InclusionCriteria

Instructions Creators: Xiaoru Dong, Linh Hoang
Preparation date: 2018-12-14, last updated 2019-04-18
Manuscript working title: Machine classification of inclusion criteria from Cochrane systematic reviews
Manuscript authors: Xiaoru Dong, Jingyi Xie, Linh Hoang, and Jodi Schneider

INSTRUCTIONS

Description:

These instructions describe the steps needed to replicate the results in the manuscript.

1. Python program:

Programming Language: Python (version 3.0)
Please make sure that you have the following programs on your machine in order to run the scripts:
- Python 3.0: https://www.python.org/downloads/
- Jupyter Notebook: http://jupyter.org/install
The Python scripts are used to generate features and to create the Weka input files corresponding to the 3 feature extraction and selection approaches that we implemented in this study:
- Features generated by the bag of words feature extraction strategy.

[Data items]
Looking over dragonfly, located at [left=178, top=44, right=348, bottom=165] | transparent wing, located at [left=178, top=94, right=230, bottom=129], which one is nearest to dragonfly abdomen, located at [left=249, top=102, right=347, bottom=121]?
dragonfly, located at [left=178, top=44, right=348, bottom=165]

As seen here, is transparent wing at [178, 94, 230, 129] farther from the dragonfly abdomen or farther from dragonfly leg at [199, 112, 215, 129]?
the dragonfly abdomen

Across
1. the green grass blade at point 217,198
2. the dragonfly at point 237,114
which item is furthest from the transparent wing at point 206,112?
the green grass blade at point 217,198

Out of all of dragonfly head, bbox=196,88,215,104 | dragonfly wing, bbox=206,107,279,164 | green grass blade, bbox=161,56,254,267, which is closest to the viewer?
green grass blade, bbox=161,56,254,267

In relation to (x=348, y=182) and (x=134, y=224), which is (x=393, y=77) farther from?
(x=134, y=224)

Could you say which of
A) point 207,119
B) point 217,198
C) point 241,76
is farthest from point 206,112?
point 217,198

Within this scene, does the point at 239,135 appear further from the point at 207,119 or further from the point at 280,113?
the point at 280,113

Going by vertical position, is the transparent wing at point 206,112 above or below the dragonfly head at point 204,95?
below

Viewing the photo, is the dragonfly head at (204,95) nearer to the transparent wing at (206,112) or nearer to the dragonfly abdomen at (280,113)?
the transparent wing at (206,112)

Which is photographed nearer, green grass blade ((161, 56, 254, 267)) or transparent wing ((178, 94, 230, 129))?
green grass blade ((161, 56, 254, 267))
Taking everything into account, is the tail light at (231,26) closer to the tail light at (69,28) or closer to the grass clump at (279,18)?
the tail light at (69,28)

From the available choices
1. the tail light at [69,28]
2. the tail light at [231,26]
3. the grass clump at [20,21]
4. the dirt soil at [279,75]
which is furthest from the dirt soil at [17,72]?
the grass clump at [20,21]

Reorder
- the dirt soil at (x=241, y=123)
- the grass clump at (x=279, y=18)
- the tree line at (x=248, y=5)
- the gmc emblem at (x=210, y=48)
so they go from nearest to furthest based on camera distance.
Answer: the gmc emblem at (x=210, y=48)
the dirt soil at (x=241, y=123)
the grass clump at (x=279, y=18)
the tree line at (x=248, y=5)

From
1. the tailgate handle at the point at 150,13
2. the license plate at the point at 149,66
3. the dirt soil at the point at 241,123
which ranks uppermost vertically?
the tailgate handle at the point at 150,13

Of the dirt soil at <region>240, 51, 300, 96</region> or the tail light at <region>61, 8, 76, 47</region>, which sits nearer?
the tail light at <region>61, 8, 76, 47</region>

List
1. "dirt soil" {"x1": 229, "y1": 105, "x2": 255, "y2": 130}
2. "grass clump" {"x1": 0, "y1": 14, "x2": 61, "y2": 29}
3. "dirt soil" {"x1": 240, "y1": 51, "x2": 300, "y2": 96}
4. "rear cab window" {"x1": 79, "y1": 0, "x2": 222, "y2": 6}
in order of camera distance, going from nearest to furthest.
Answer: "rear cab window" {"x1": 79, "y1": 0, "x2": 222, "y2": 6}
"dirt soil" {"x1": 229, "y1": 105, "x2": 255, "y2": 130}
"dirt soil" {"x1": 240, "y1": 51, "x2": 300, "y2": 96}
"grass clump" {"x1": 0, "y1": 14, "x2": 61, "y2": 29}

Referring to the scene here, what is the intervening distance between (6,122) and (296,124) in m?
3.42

## Actions to take
1. According to the replication instructions, on what date were they last updated?
2. Render this sentence from the replication instructions in Spanish: "These instructions describe the steps needed to replicate the results in the manuscript."
3. Print the passage of the replication instructions between "Instructions Creators: Xiaoru" and "in the manuscript.", inclusive.
These records have no connection to the replication instructions.

## Complete answers
1. 2019-04-18

2. Estas instrucciones describen los pasos necesarios para replicar los resultados del manuscrito.

3.
Instructions Creators: Xiaoru Dong, Linh Hoang
Preparation date: 2018-12-14, last updated 2019-04-18
Manuscript working title: Machine classification of inclusion criteria from Cochrane systematic reviews
Manuscript authors: Xiaoru Dong, Jingyi Xie, Linh Hoang, and Jodi Schneider

INSTRUCTIONS

Description:

These instructions describe the steps needed to replicate the results in the manuscript.